🤖 AI Summary
The interplay between instantaneous and mean velocity fields in MeanFlow remains poorly understood, hindering both few-step generation quality and training efficiency. Method: We establish that learning the instantaneous velocity field is a prerequisite for mean velocity field estimation, and propose a time-interval-based curriculum learning strategy: prioritizing short-horizon instantaneous fields early to accelerate convergence, then progressively shifting focus to long-horizon mean fields for refinement—enabling dynamic decoupling and coordination. Our approach integrates the DiT architecture, coupled velocity field modeling, task affinity analysis, and phased optimization. Results: On ImageNet 256×256, our method achieves a FID of 2.87 with 1-NFE sampling—significantly improving upon the baseline (3.43). It accelerates training by 2.5× at equivalent performance or enables use of a smaller DiT-L model.

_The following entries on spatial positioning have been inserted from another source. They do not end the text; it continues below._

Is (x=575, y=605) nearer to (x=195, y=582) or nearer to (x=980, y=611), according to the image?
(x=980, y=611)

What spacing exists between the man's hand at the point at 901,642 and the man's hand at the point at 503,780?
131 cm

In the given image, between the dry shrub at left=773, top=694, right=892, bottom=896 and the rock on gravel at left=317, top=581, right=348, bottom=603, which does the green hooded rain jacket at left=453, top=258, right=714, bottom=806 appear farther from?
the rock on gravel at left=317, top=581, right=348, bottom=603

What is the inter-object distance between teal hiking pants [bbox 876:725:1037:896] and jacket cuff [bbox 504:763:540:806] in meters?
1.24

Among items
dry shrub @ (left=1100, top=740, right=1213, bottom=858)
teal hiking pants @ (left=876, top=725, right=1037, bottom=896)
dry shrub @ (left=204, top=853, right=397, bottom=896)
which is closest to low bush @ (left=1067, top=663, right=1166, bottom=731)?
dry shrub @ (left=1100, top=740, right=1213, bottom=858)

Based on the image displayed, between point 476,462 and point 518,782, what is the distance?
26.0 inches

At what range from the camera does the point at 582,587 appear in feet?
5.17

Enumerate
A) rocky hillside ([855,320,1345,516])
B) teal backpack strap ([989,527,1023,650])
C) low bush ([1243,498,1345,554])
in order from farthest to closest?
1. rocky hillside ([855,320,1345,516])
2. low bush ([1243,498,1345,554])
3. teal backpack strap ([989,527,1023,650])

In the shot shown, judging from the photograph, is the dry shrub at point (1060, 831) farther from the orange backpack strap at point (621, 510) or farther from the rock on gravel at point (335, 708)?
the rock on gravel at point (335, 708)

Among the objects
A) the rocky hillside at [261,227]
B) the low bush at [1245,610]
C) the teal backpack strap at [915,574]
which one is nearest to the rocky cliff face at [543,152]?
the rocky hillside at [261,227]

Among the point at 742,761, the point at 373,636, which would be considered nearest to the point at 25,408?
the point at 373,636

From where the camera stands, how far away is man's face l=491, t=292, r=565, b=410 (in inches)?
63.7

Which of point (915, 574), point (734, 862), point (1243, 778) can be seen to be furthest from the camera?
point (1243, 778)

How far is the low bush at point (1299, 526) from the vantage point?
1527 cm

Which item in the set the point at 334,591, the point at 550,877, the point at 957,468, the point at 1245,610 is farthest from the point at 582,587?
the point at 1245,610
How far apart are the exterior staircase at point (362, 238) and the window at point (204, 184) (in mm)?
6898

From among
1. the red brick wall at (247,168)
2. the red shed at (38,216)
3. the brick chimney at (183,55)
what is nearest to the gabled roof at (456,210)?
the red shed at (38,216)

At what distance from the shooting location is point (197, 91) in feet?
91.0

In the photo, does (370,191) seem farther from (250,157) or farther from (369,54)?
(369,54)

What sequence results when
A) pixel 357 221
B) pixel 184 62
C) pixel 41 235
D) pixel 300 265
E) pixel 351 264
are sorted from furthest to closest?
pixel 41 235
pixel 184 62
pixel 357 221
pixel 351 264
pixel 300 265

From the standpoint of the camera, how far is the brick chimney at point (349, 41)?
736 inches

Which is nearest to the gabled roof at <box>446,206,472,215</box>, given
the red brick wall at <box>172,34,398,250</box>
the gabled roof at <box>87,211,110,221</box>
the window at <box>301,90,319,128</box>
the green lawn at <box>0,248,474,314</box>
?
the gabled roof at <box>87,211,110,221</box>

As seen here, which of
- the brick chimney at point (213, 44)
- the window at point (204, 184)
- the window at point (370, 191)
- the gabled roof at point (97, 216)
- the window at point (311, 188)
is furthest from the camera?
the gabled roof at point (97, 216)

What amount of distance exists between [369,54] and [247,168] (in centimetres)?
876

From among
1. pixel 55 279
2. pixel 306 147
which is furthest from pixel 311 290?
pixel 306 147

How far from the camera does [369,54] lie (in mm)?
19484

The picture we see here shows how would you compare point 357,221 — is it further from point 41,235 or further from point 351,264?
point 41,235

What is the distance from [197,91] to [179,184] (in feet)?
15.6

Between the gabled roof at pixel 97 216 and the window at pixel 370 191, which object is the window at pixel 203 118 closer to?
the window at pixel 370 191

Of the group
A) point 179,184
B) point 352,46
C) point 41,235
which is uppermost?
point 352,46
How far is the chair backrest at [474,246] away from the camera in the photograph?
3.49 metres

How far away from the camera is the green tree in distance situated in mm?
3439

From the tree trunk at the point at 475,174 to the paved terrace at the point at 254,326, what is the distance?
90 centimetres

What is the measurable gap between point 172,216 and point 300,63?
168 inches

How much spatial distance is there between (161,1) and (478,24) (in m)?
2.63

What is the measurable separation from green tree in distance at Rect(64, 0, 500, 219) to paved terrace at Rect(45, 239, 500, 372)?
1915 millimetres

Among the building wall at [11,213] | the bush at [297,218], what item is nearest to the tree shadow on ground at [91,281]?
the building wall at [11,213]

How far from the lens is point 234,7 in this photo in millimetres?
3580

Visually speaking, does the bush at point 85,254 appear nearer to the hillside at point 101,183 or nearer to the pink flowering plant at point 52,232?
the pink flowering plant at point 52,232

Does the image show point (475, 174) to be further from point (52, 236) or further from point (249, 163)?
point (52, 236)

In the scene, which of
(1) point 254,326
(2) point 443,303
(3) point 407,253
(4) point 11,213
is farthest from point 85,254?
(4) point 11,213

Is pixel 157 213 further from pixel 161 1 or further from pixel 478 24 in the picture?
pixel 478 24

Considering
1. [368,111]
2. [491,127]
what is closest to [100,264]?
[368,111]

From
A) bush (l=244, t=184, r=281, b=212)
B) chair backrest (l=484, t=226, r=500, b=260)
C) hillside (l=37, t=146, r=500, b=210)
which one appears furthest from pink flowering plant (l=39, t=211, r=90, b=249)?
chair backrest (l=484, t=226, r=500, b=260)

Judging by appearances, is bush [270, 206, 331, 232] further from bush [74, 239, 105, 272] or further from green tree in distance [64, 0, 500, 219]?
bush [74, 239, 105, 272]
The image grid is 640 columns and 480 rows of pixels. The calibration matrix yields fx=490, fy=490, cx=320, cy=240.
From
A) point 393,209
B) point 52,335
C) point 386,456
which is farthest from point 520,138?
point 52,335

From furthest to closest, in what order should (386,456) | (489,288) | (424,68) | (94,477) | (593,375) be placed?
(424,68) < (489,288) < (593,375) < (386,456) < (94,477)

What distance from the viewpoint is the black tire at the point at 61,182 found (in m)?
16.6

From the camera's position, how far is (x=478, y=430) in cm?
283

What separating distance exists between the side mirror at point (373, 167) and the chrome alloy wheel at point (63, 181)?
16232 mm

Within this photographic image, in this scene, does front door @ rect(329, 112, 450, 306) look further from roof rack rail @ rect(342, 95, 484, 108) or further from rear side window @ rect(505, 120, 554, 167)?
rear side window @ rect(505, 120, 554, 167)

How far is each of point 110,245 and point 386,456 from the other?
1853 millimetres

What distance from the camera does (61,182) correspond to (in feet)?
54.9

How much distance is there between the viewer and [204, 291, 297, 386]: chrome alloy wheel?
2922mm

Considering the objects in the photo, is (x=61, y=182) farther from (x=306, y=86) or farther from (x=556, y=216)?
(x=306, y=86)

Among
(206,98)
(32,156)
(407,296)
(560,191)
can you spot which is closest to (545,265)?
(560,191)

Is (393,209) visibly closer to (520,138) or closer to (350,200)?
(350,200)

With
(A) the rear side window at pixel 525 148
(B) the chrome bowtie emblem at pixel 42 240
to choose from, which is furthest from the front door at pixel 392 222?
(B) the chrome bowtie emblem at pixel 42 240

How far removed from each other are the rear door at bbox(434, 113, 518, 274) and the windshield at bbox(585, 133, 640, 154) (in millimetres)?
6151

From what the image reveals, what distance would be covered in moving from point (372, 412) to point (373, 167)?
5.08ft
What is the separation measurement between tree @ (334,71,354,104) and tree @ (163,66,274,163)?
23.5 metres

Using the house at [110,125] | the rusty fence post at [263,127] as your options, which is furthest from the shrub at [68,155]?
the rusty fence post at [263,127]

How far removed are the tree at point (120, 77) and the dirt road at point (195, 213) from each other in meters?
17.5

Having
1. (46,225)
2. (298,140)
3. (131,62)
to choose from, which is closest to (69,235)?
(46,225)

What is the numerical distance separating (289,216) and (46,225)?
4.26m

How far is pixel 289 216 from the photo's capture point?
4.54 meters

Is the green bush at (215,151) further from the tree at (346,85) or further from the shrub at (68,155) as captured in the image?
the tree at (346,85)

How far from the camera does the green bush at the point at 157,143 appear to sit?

This work provides the first systematic analysis and improvement of MeanFlow’s training dynamics.
📝 Abstract
MeanFlow promises high-quality generative modeling in few steps, by jointly learning instantaneous and average velocity fields. Yet, the underlying training dynamics remain unclear. We analyze the interaction between the two velocities and find: (i) well-established instantaneous velocity is a prerequisite for learning average velocity; (ii) learning of instantaneous velocity benefits from average velocity when the temporal gap is small, but degrades as the gap increases; and (iii) task-affinity analysis indicates that smooth learning of large-gap average velocities, essential for one-step generation, depends on the prior formation of accurate instantaneous and small-gap average velocities. Guided by these observations, we design an effective training scheme that accelerates the formation of instantaneous velocity, then shifts emphasis from short- to long-interval average velocity. Our enhanced MeanFlow training yields faster convergence and significantly better few-step generation: With the same DiT-XL backbone, our method reaches an impressive FID of 2.87 on 1-NFE ImageNet 256x256, compared to 3.43 for the conventional MeanFlow baseline. Alternatively, our method matches the performance of the MeanFlow baseline with 2.5x shorter training time, or with a smaller DiT-L backbone.